South African high court prohibits Muslim call to prayer. Why it got it wrong


The High Court in Durban, the port city in KwaZulu-Natal on the east coast of South Africa, has granted an interdict against a mosque, stopping its call to prayer (the athaan or adhan) because it can be heard from a neighbour’s house across the street.

The neighbour had complained that the noise deprived him of the enjoyment of his property and interrupted his peace and quiet. 

The court found that the constitutional right to freedom of religion did not guarantee the practice of the religion in the form of the call to prayer. And, as the neighbour is entitled to enjoy the use of his residential property, others, like the mosque, must respect this right. 

The court further said that the neighbour had established that the call to prayer interfered with this right. It granted the interdict against the mosque to make sure that the call to prayer was not heard by the neighbour.

Although the ruling and order were directed at the specific mosque in question, it sets a precedent. Another court can easily rely on this judgment in a future case. 

In my view the court got it wrong for the following three reasons:

Firstly, it upheld the neighbour’s right to the use and enjoyment of his property without any consideration of the reasonableness of the alleged disturbance. In other words, the court did not properly interrogate whether the mosque exceeded its powers, and if it acted reasonably in the circumstances. 

Secondly, it ignored the fact that those being called to prayer also enjoy a constitutionally protected right to practise their religion freely. 

Thirdly, it did not consider the noise control regulations in force in the city. 

Property rights and noise regulation

As a general principle of law in South Africa a property owner has the right to freedom to enjoy their property free from a noise nuisance. But, like all rights, this right is not absolute.

A property owner has a duty to exercise their rights within the normal and acceptable limits of reasonableness, and not to infringe on other owners’ right of enjoyment of their property. South African neighbour law also requires property owners to tolerate a degree of nuisance from their neighbours. 

The Noise Control Regulations of 1992, under section 25 of the Environment Conservation Act 73 of 1989 , empower provinces and municipalities to have their own bylaws regarding noise control. 

Since 1996, municipalities have administered noise regulations with support and oversight from the provincial governments. Various municipalities have enacted noise and nuisance bylaws. Most of these distinguish between a “disturbing noise” and a “noise nuisance”. 

The eThekwini Municipality: Nuisance and Behaviour in Public Places Bylaw of 2015, prohibits a noise that impairs the convenience or peace of any person. The complainant’s suburb, Isipingo Beach, and the mosque fall under this municipality.

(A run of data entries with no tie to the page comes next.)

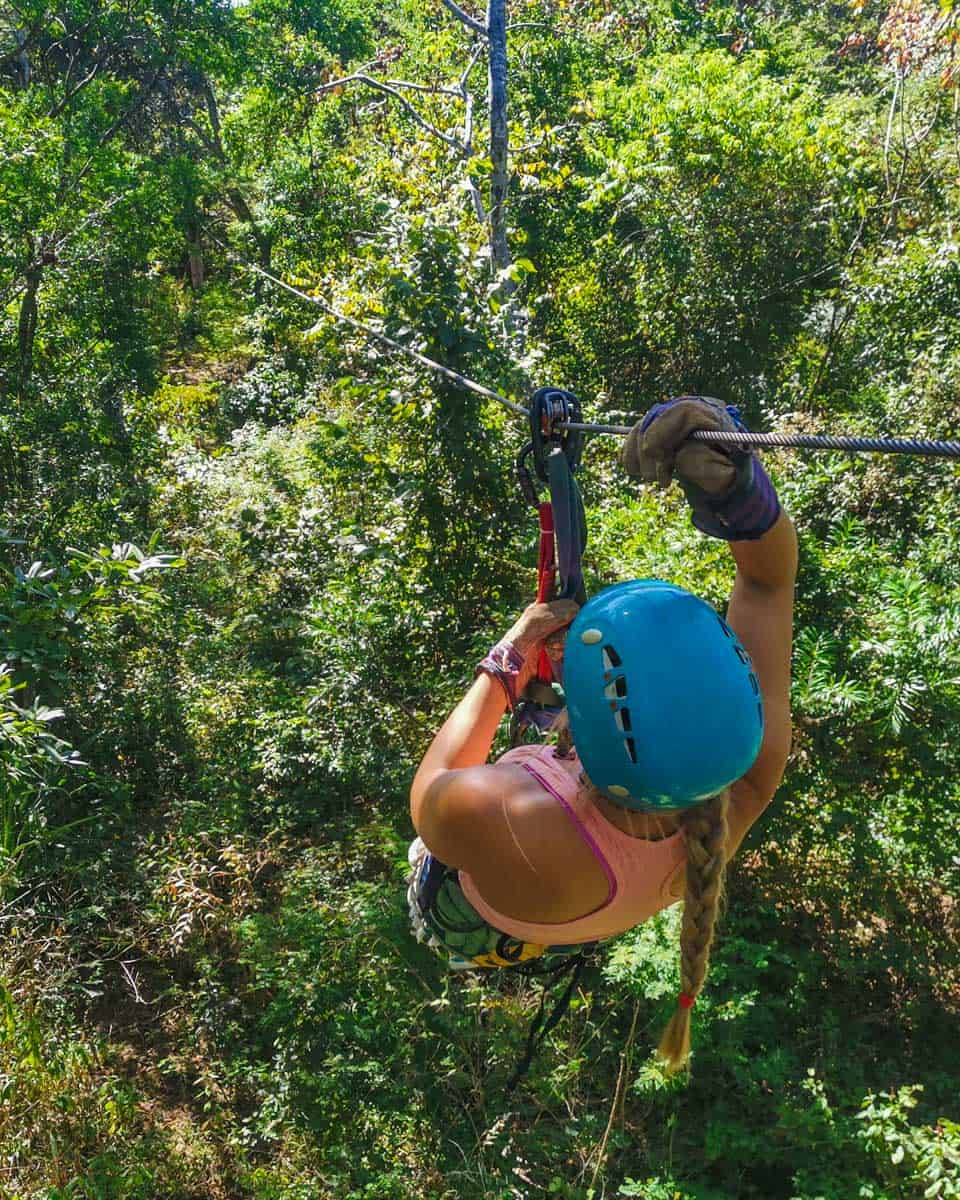 A woman ziplines in Kauai Hawaii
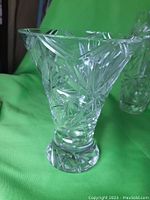 Crystal vase with wide flared rim and sharp, detailed cut pattern taking a floral star shape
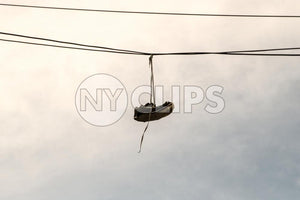 shoes dangling on wire - gritty sneakers hanging on cable - shoefetty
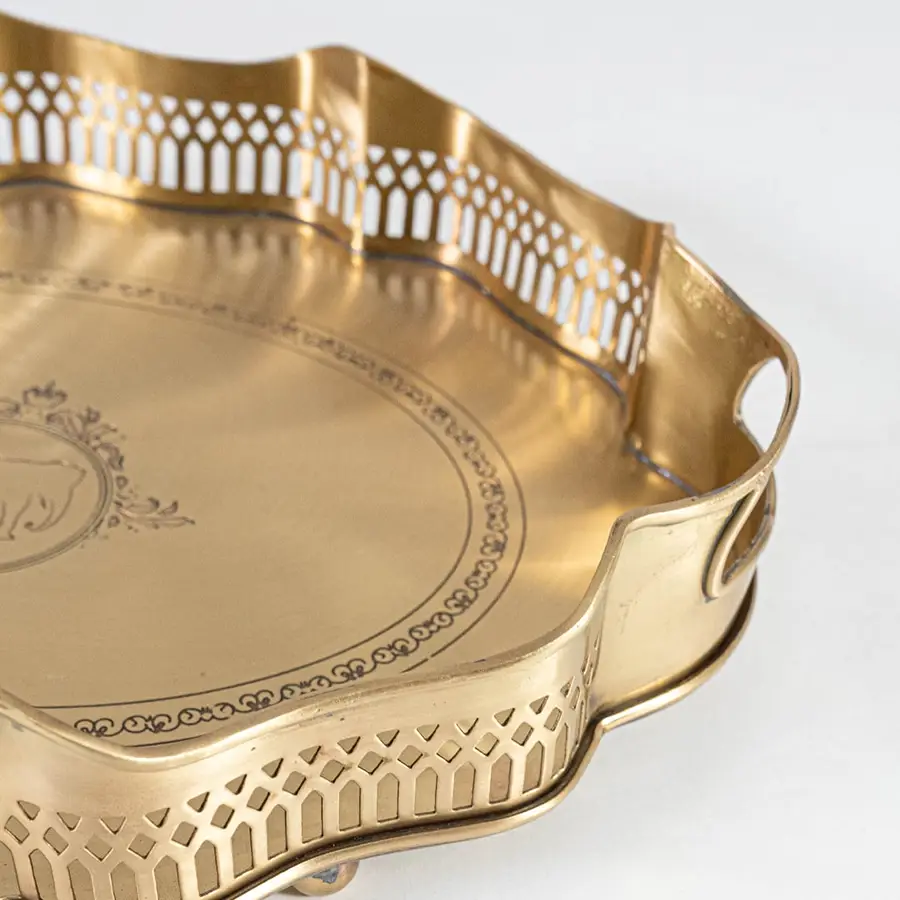 A closeup view of the gold serving tray showing its intricate engraved center scalloped border and fine metal texture with detailed craftsmanship visible.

A disturbing noise is a scientifically measurable noise level above a certain ambient sound level. In the average home setting during the day, 50 decibels would be regarded as normal. This drops to 40 decibels at night. 

But different people may react differently to the same noise or sound. So in practice it’s useful to look at the level beyond which a significant number of reasonable people could be expected to start complaining. 

Noise nuisance – which is the issue in this case – is more subjective. It relates to a noise that disturbs or impairs the convenience or peace of any person. The various noise control regulations prohibit both forms of noise.

Any sound that qualifies as a noise nuisance can be regulated on national, provincial or municipal level. This includes the Muslim call to prayer and church bells. 

Even a noise that has strictly speaking passed the scientific test required for a noise disturbance might still be considered a noise nuisance if found to be unreasonable. 

Religious freedom

Religious activities such as a muezzin calling from a mosque and the ringing of church bells on Sunday mornings are ways in which believers express and practise their beliefs. 

These practices form part of the right to freedom of religion, protected under section 15 of South Africa’s constitution. It should be read together with section 31, which guarantees the right of a person belonging to a religious community to enjoy and practise her religion with other members of that community.

The policy of another municipality, Tshwane, is a good example of how the athaan and the ringing of church bells should be handled. It states that such acivities should be seen as socially acceptable activities, which

must be accepted by all as a healthy aspect of our urban community life, albeit as diverse groups and individuals within a community.

Importantly, these activities must still be conducted in a reasonable manner. The noise levels must not be excessively loud or take place at unreasonable times, such as at night. Otherwise these community activities should be allowed.

The court ignored these requirements. The noise in question was not amplified and was relatively minor, and thus reasonable in the circumstances.

Need for balance

As both the right to enjoy one’s property and the right to freedom of religion are not absolute, a fair balance has to be struck between them. 

The court did not properly balance the various rights applicable in this case. Neither did it properly determine to what extent the mosque’s religious exercise limited the neigbour’s property rights. Hence, the court did not accord appropriate weight to the right to practise one’s religion in this case. 

Given the judgment’s adverse implications for the Muslim community and other religious institutions faced by noise complaints, the mosque should appeal the ruling – all the way to the Constitutional Court.

Helena van Coller is association professor of public law at Rhodes University.